## PREGUNTAS
1: Indica si cada afirmación coincide con el texto sobre los momentos únicos y cita las palabras que lo deciden.
(a) Una sola persona puede cambiar la perspectiva de tu mundo en dos segundos.
(b) La parte complicada del asunto es olvidar el momento.
(c) Querer que el momento se repita es solo un deseo.
2: Responde, según el texto sobre los momentos únicos:
(a) ¿Por qué se guardan ciertos momentos en la memoria, además de por su importancia?
(b) ¿Qué aparece en la cara al recordar un momento?
(c) ¿Qué produce el subconsciente?
3: Prosigue el texto sobre los momentos únicos a partir de su última oración.

## FRAGMENTO PROPORCIONADO
··········
Es increíble como solo una persona puede cambiar la perspectiva de tu mundo, en tan solo dos segundos. Hay momentos que uno guarda en la memoria, no solo por su importancia, si no por ser ÚNICOS. Momentos que se recuerdan mucho tiempo después, y tenes reacciones incondicionales.
Recordar un momento, que se te erice la piel y no poder evitarlo. Que aparezca una sonrisa tan estúpida en la cara y a la vez tan imposible de borrar. Un encuentro, un abrazo, una caricia, una palabra.. un beso.
La parte complicada del asunto, es extrañar, y desear desde lo más profundo del alma que ese momento se repita. No es solo el deseo, es la necesidad que tu subconsciente produce.
··········
[Entradas guardadas]
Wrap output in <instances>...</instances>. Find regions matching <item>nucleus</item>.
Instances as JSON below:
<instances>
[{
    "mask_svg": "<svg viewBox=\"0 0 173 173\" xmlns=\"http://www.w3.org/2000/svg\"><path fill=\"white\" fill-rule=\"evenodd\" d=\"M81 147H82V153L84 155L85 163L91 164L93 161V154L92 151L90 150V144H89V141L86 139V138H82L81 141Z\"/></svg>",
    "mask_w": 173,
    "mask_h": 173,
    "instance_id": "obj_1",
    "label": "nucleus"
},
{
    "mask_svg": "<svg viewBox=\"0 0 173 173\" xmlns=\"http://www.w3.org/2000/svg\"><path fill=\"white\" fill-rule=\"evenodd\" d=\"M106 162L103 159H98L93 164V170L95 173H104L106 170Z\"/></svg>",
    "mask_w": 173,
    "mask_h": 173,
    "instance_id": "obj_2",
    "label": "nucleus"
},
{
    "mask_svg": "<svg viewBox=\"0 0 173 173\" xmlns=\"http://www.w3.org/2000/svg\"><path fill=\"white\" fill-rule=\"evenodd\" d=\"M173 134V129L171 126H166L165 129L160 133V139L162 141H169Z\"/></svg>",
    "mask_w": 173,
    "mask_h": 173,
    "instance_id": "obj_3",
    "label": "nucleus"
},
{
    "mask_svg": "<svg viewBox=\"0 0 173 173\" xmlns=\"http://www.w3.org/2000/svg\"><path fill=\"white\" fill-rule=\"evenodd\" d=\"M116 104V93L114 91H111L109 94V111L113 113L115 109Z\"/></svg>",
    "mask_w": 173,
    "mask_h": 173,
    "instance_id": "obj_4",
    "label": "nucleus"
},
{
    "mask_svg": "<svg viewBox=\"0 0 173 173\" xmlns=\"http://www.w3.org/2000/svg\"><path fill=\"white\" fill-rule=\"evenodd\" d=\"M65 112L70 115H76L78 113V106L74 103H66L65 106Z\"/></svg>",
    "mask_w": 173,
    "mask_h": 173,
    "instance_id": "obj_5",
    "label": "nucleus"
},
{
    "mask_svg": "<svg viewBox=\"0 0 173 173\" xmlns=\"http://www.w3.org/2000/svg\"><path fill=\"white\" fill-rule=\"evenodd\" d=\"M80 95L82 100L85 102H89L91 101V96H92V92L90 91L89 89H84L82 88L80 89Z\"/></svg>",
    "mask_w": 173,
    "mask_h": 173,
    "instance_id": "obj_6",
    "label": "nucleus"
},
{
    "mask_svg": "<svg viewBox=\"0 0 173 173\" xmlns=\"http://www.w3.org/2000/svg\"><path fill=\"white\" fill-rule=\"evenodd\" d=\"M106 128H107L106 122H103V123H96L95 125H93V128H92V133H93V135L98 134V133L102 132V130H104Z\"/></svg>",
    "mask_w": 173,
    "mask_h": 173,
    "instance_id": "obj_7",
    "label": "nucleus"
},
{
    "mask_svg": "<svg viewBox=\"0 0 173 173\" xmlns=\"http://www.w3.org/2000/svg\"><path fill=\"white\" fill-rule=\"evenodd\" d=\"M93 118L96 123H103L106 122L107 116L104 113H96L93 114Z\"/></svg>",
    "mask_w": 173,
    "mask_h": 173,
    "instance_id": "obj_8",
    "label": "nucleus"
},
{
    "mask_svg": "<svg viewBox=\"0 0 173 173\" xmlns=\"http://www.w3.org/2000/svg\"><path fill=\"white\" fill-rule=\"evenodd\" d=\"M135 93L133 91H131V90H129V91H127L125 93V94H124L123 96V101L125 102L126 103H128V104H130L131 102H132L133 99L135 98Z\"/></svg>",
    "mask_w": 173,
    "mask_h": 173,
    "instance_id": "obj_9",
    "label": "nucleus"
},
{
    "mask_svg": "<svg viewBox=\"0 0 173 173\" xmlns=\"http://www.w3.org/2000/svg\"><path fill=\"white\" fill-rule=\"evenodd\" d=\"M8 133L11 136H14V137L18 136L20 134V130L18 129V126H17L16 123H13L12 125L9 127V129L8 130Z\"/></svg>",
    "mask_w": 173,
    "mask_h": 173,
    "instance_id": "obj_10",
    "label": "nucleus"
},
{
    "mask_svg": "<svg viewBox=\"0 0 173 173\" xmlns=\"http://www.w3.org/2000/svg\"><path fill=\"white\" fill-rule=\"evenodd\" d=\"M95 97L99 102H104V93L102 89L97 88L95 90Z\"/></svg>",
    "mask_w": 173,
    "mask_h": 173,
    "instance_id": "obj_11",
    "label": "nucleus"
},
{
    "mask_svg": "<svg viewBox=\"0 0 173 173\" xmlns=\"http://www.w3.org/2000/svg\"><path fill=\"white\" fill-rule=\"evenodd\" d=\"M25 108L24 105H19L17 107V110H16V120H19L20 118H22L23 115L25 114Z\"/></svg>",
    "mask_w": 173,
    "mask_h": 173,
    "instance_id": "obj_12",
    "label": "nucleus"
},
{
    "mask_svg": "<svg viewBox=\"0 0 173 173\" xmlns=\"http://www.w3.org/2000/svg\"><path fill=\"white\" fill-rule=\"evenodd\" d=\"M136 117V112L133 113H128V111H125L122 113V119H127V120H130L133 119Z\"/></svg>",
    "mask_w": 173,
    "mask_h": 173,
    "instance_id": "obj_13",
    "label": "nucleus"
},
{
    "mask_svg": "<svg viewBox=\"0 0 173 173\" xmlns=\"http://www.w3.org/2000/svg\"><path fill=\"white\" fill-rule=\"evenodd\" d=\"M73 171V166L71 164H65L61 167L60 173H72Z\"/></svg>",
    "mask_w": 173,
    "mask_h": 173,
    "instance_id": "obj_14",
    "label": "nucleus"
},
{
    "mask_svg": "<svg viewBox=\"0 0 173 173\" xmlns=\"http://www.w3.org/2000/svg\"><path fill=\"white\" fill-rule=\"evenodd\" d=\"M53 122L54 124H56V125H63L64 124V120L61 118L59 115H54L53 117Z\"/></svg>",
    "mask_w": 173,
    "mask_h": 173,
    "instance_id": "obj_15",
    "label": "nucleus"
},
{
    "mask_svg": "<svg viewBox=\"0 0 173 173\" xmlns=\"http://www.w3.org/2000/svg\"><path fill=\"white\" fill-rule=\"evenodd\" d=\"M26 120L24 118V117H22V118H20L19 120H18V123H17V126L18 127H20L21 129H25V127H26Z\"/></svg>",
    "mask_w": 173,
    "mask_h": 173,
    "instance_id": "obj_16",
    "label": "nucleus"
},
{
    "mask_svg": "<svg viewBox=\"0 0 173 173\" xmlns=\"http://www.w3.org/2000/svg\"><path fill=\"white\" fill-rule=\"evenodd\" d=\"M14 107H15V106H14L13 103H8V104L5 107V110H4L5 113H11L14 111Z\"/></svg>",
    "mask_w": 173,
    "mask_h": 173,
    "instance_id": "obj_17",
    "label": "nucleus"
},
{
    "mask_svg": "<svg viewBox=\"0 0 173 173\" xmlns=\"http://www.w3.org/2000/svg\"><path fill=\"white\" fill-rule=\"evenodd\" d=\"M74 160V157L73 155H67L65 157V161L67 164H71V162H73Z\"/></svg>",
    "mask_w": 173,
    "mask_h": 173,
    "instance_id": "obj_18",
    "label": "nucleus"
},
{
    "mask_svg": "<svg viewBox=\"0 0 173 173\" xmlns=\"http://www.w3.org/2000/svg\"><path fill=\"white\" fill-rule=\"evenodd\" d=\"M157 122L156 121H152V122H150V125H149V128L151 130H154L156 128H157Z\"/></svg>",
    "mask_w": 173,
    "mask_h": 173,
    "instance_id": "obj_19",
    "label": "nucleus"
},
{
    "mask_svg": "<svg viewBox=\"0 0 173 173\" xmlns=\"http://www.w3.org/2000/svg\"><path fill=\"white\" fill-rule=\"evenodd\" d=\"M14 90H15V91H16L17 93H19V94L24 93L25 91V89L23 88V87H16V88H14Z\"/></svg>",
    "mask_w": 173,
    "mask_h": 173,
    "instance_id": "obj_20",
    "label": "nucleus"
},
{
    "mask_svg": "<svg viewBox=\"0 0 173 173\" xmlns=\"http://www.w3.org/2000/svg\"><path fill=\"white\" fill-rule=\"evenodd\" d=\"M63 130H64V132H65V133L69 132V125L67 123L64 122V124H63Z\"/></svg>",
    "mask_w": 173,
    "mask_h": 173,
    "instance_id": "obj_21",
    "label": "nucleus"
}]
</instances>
··········
## RESPUESTAS
1:
(a) Sí: "Es increíble como solo una persona puede cambiar la perspectiva de tu mundo, en tan solo dos segundos."
(b) No: "La parte complicada del asunto, es extrañar".
(c) No: "No es solo el deseo, es la necesidad que tu subconsciente produce."

2:
(a) Por ser únicos.
(b) Una sonrisa tan estúpida y a la vez tan imposible de borrar.
(c) La necesidad.

3:
Que un momento sea tan perfecto, es hermoso, pero a la vez trae consecuencias. El cuerpo está condicionado a ser "adicto" a determinados placeres, placeres que nos hacen bien anímicamente. Si una palabra, una sensación, un beso, se vuelve algo tan exquisito, único y hermoso, el cuerpo está satisfecho, y quiere la repetición de este. Por lo que cada cosa se vuelve una necesidad.
La necesidad y el placer de un momento tan único como aquel que marcó tanto la vida de uno.